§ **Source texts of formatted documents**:
--- --- ---
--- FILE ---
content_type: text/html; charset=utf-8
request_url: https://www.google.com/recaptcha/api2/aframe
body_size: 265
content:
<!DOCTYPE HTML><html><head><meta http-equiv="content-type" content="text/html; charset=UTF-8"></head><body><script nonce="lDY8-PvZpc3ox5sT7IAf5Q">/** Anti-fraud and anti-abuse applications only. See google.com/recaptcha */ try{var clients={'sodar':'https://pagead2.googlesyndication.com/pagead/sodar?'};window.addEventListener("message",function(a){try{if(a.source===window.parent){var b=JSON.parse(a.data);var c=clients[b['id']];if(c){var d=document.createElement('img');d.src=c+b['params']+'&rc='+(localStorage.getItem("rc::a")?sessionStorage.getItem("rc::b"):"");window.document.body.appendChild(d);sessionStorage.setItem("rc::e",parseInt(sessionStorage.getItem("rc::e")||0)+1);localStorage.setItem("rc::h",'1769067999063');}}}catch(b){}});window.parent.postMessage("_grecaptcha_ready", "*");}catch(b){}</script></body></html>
--- --- ---
§ **WHAT IS EXPECTED**: The records need to be copied exactly, with no line left out.

§ **OUTPUT OF THE EXERCISE**:
--- FILE ---
content_type: text/html; charset=utf-8
request_url: https://www.google.com/recaptcha/api2/aframe
body_size: 265
content:
<!DOCTYPE HTML><html><head><meta http-equiv="content-type" content="text/html; charset=UTF-8"></head><body><script nonce="lDY8-PvZpc3ox5sT7IAf5Q">/** Anti-fraud and anti-abuse applications only. See google.com/recaptcha */ try{var clients={'sodar':'https://pagead2.googlesyndication.com/pagead/sodar?'};window.addEventListener("message",function(a){try{if(a.source===window.parent){var b=JSON.parse(a.data);var c=clients[b['id']];if(c){var d=document.createElement('img');d.src=c+b['params']+'&rc='+(localStorage.getItem("rc::a")?sessionStorage.getItem("rc::b"):"");window.document.body.appendChild(d);sessionStorage.setItem("rc::e",parseInt(sessionStorage.getItem("rc::e")||0)+1);localStorage.setItem("rc::h",'1769067999063');}}}catch(b){}});window.parent.postMessage("_grecaptcha_ready", "*");}catch(b){}</script></body></html>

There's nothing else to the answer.